■ **阅读文本**:

------------------------------------------------------------------------

可以看出有一定的效果,但是不是很好,測試圖片是我隨便在網上找的圖,broken part區域遠大於我們訓練時設定的mask:

set the mask window as 1 

The reason why I set the mask window as 1 is to calculate (1) and (2) in the original paper.
https://arxiv.org/abs/1804.07723
In "3.2 Network Architecture and Implementation--Implementation," the authors says,
"The straightforward implementation is to define binary masks of size C×H×W, the same size with their associated images/features, and then to implement mask updating is implemented using a fixed convolution layer, with the same kernel size as the partial convolution operation, but with weights identically set to 1 and bias set to 0."

Namely, maskW represents the fixed weight to calculate sum(M).

那麼,我們有沒有辦法解決上述問題呢?答案是肯定的,我們可以將一個broken image直接作為輸入,並且將mask初始化全為1的矩陣array,重新訓練模型即可。

批量生成broken image,我這裡採用的opencv簡單處理的,可以看下效果,但是並未進行訓練模型。我們有更好的解決辦法。

------------------------------------------------------------------------

■ **数据摘录**:
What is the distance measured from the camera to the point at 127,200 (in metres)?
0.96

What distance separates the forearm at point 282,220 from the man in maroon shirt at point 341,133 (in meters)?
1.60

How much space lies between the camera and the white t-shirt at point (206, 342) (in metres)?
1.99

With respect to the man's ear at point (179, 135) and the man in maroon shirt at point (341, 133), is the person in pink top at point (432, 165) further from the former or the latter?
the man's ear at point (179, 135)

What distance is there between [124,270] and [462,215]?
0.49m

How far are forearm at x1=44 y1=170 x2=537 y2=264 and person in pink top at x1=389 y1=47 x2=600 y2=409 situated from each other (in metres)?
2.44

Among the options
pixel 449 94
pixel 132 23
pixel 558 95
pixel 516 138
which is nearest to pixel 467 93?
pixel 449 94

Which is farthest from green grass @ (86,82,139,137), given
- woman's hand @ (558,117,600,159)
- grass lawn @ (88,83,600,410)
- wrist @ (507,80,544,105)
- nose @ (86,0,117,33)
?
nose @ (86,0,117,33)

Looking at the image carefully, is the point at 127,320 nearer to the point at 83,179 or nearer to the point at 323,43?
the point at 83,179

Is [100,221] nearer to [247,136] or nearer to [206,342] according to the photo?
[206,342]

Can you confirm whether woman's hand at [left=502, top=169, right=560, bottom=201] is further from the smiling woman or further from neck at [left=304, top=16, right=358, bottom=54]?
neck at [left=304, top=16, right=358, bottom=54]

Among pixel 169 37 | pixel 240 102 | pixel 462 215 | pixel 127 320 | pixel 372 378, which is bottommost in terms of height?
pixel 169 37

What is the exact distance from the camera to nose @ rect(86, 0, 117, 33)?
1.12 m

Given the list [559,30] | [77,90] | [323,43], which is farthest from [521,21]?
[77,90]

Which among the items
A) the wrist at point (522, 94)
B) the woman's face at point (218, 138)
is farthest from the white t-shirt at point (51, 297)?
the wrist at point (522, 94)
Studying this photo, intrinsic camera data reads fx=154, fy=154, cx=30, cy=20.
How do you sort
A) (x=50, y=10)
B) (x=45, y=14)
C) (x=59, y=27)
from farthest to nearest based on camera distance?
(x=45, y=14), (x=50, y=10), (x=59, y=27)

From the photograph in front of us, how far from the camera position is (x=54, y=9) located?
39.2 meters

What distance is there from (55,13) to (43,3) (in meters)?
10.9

------------------------------------------------------------------------

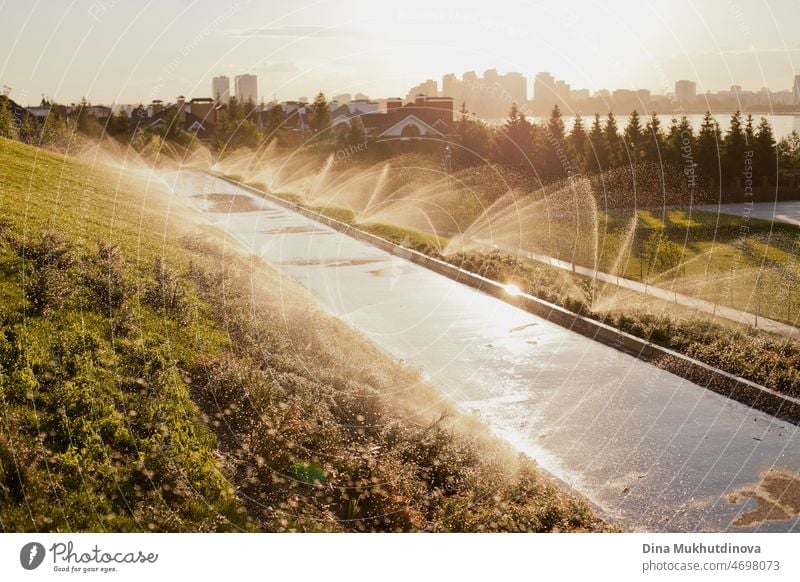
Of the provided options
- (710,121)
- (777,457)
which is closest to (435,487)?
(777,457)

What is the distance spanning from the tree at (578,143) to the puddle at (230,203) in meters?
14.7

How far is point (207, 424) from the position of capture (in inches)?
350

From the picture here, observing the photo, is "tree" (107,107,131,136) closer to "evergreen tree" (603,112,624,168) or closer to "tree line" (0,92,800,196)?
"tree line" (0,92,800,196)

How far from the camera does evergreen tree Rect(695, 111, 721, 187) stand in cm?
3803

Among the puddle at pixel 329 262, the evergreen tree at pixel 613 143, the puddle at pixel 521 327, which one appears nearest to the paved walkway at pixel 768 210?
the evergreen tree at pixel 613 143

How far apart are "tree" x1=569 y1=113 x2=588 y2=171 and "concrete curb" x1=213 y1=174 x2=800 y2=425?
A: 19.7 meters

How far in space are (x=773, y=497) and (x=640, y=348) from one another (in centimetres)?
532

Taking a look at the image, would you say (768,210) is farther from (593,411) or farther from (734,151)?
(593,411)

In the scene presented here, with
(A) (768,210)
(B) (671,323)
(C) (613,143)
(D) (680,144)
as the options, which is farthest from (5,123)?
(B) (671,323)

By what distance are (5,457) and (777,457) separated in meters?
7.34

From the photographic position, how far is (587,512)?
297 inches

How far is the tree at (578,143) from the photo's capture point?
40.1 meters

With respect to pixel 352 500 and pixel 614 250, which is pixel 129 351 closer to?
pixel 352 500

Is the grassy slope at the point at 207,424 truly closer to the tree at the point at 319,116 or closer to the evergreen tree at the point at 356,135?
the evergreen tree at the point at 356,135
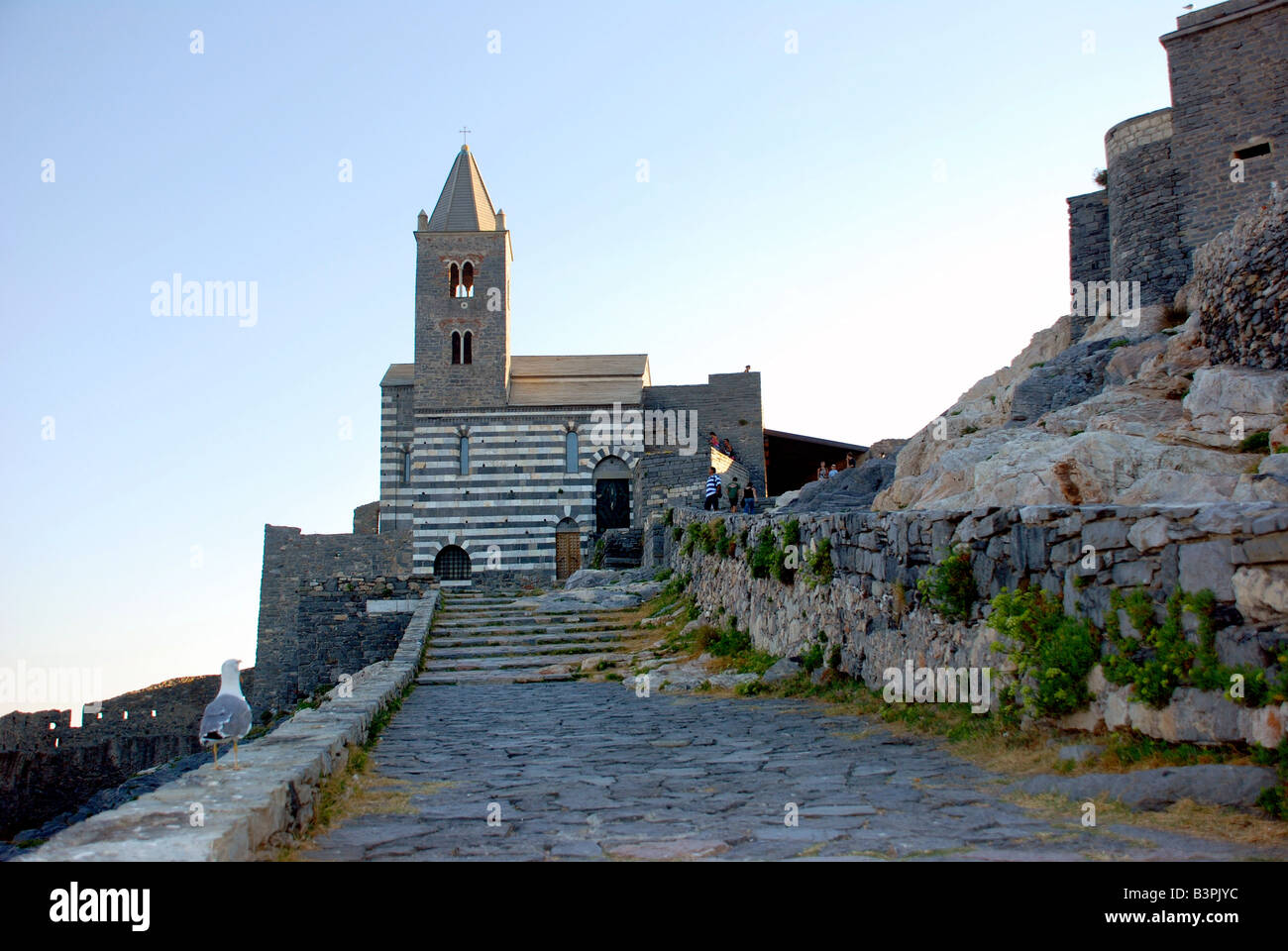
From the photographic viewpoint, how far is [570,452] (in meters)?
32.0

------------------------------------------------------------------------

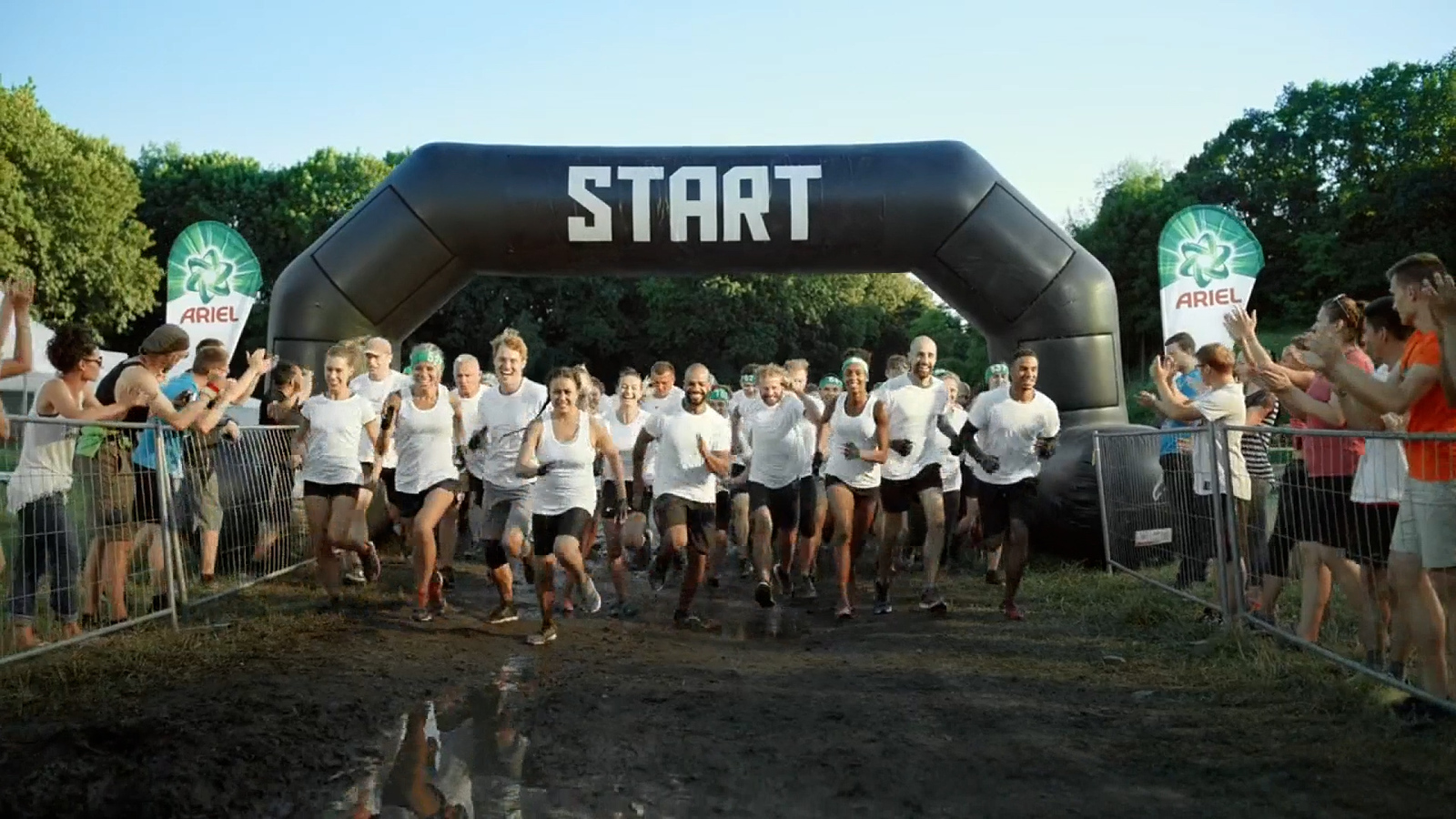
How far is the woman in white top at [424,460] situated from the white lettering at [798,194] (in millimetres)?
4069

------------------------------------------------------------------------

■ **任务**:
**1.** 原样引用阅读文本中从“可以看出有一定的效果,但是不”到“rray,重新訓練模型即可。”的那一段。
**2.** 请把记录中从含有“Can you confirm”的那一行到含有“39.2 meters”的那一行(首尾两行都算在内)放进一个JSON字符串列表,每行一项,空行不计。

■ **回答**:
**1.**
可以看出有一定的效果,但是不是很好,測試圖片是我隨便在網上找的圖,broken part區域遠大於我們訓練時設定的mask:

set the mask window as 1 

The reason why I set the mask window as 1 is to calculate (1) and (2) in the original paper.
https://arxiv.org/abs/1804.07723
In "3.2 Network Architecture and Implementation--Implementation," the authors says,
"The straightforward implementation is to define binary masks of size C×H×W, the same size with their associated images/features, and then to implement mask updating is implemented using a fixed convolution layer, with the same kernel size as the partial convolution operation, but with weights identically set to 1 and bias set to 0."

Namely, maskW represents the fixed weight to calculate sum(M).

那麼,我們有沒有辦法解決上述問題呢?答案是肯定的,我們可以將一個broken image直接作為輸入,並且將mask初始化全為1的矩陣array,重新訓練模型即可。

**2.**
[
  "Can you confirm whether woman's hand at [left=502, top=169, right=560, bottom=201] is further from the smiling woman or further from neck at [left=304, top=16, right=358, bottom=54]?",
  "neck at [left=304, top=16, right=358, bottom=54]",
  "Among pixel 169 37 | pixel 240 102 | pixel 462 215 | pixel 127 320 | pixel 372 378, which is bottommost in terms of height?",
  "pixel 169 37",
  "What is the exact distance from the camera to nose @ rect(86, 0, 117, 33)?",
  "1.12 m",
  "Given the list [559,30] | [77,90] | [323,43], which is farthest from [521,21]?",
  "[77,90]",
  "Which among the items",
  "A) the wrist at point (522, 94)",
  "B) the woman's face at point (218, 138)",
  "is farthest from the white t-shirt at point (51, 297)?",
  "the wrist at point (522, 94)",
  "Studying this photo, intrinsic camera data reads fx=154, fy=154, cx=30, cy=20.",
  "How do you sort",
  "A) (x=50, y=10)",
  "B) (x=45, y=14)",
  "C) (x=59, y=27)",
  "from farthest to nearest based on camera distance?",
  "(x=45, y=14), (x=50, y=10), (x=59, y=27)",
  "From the photograph in front of us, how far from the camera position is (x=54, y=9) located?",
  "39.2 meters"
]